CON Marnane’s visit to Italy in 2012 to attend the SGA September Selected Sale was to yield an unintended consequence, but a highly pleasurable one.

His purchases at the sale included a daughter of Red Rocks (Galileo), a half-sister at the time to two winners, the better of the pair being Dandy Boy (Danetime) who was runner-up to Beethoven in the Group 3 Desmond Stakes at Leopardstown and a six-time winner in Ireland and the UAE. Dandy Boy had been bought by Marnane as a yearling too and was trained by his brother David for Malih Al Basti.

Red Rocks won the 2006 Grade 1 Breeders’ Cup Turf and died last September at the age of 15. He had just completed his fourth season at Calumet Farm in Lexington at a fee of $10,000. He went to stud at Centro Equino Arcadia in Italy for the 2010 breeding season, and shuttled to Chile for two seasons.
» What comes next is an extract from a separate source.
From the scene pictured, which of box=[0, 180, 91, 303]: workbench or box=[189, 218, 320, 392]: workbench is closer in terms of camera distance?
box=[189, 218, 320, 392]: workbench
Red Rocks started his career in Europe with Brian Meehan. At three he ran second in the Group 1 Grand Prix de Paris at Longchamp, before shipping to Churchill Downs for the 2006 Breeders’ Cup Turf. He won by a half-length from Better Talk Now in the silks of J. Paul Reddam. He later clocked up many air miles, running in the USA, England, Ireland, Hong Kong, and the UAE. He added a further Grade 1 success when he beat Curlin to win the Man O’War Stakes. He went to stud with six wins in 24 starts for earnings of $2,903,382.

The filly Con Marnane bought was from his first crop, but when she was reoffered at the 2013 Tattersalls Craven Breeze-Up Sale she failed to realise her consignor’s ambition and was retained at 35,000gns. Named Folegandros Island (a small Greek island in the Aegean Sea that, together with Sikinos, Ios, Anafi and Santorini, forms the southern part of the Cyclades), she was put in training in France and placed a couple of times at three. Marnane brought the filly back to Bansha and sent her to be covered at Tally-Ho Stud by Kodiac, whose fee that year had risen to €25,000. The resulting foal, a colt, was sent to the Tattersalls December Sale where he sold for a handsome 75,000gns. The following September, as part of the Grove Stud consignment, the colt was traded at the Goffs UK Premier Yearling Sale for £260,000, the second highest price of the week.

The buyer was listed as the Hong Kong Jockey Club, but the colt reappeared the following spring at the Tattersalls Craven Breeze Up Sale from Church Farm and Horse Park Stud, selling to SackvilleDonald for 420,000gns on behalf of King Power Racing. Named Fox Champion, he was sent to be trained by Richard Hannon and last weekend he won for the fourth consecutive time, landing the Group 2 Mehl-Mulhens Rennen at Cologne, the German 2000 Guineas.

Speaking of the winner, Hannon said: “He’s a very talented horse and I still don’t think we have quite gotten to the bottom of him. He doesn’t win his races impressively, he just does what is required. He was in front for a long way and did well to fight it out – I think it was a very strong race.” Next stop could be the Jersey Stakes or the St James’s Palace Stakes at Royal Ascot.